Given instruction:
In the sermon text below, under "Created Humans," why does the speaker say we need to be true to ourselves?

Text shown:
This leads us to mantra number three, ‘You must be true to yourself’. Happiness will only come when we are true to who we are, not what we we’ve been told we are.

 

Over the years the phrase, ‘Be true to yourself has meant different things. So when Shakespeare wrote in in his play ‘Hamlet’ five hundred years ago, ‘to thine own self be true’, he didn’t mean, ‘keep it real’. He was saying, ‘Keep your reputation intact: don’t gamble and don’t sleep around’. Fast forward to 1968, and Sammy Davis Jnr sings, ‘I’ve gotta be me!’ ‘Whether I’m right, whether I’m wrong; Whether I find a place in this world or never belong; I’ve gotta be me, I’ve gotta be me! What else can I be but what I am?’ He is not wondering if there is a woman inside of him. He is thinking, ‘I’ve got my dreams and I want to follow them’. But when Lady Gaga sang ‘Born this way’ she was giving a voice to the LGBTI community, who felt that they could not be true to themselves.

 

So in what sense is this phrase, ‘Be true to yourself’ true, and in what sense is it a lie? I want to think about this under three headings. First, we are created humans, second, we are fallen humans, and third, we are redeemed humans.

 

Created Humans

 

It is here where we need to be true to ourselves. We are humans before we are Christians. All humans are fearfully and wonderfully made by God. Like a finger print, each person is unique. We are made the way God wanted us to be. We each have our own distinct personalities, temperaments, capacities, and frailties. We are who we are, and if we don’t operate in a way that accords with how God has made us, we will pay a price.

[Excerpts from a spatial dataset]
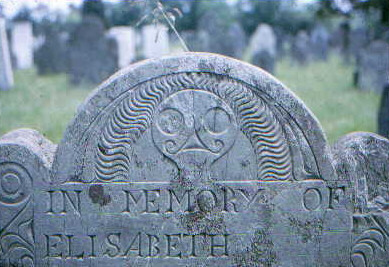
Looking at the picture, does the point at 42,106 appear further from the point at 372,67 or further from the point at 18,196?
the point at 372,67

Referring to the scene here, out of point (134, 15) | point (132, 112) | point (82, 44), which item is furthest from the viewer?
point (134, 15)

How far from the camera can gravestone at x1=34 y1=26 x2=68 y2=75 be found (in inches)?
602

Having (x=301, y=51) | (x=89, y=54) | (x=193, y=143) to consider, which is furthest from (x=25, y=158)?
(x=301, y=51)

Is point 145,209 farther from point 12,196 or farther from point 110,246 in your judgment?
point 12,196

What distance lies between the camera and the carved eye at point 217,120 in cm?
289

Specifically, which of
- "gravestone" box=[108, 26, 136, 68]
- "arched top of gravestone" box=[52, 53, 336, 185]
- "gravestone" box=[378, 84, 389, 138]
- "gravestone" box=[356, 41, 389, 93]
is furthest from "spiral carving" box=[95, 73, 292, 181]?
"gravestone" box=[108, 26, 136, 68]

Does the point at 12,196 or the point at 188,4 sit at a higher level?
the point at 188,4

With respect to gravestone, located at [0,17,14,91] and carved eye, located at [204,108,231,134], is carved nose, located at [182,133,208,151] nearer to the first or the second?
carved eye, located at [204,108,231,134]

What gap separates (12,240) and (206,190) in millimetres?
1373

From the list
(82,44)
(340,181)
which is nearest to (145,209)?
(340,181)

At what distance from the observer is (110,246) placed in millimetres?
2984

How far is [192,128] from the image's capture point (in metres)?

Output:
All humans are made by God, each unique, with distinct personalities, temperaments, capacities, and frailties. We are made the way God wanted us to be, so if we don't operate in a way that accords with how God made us, we will pay a price.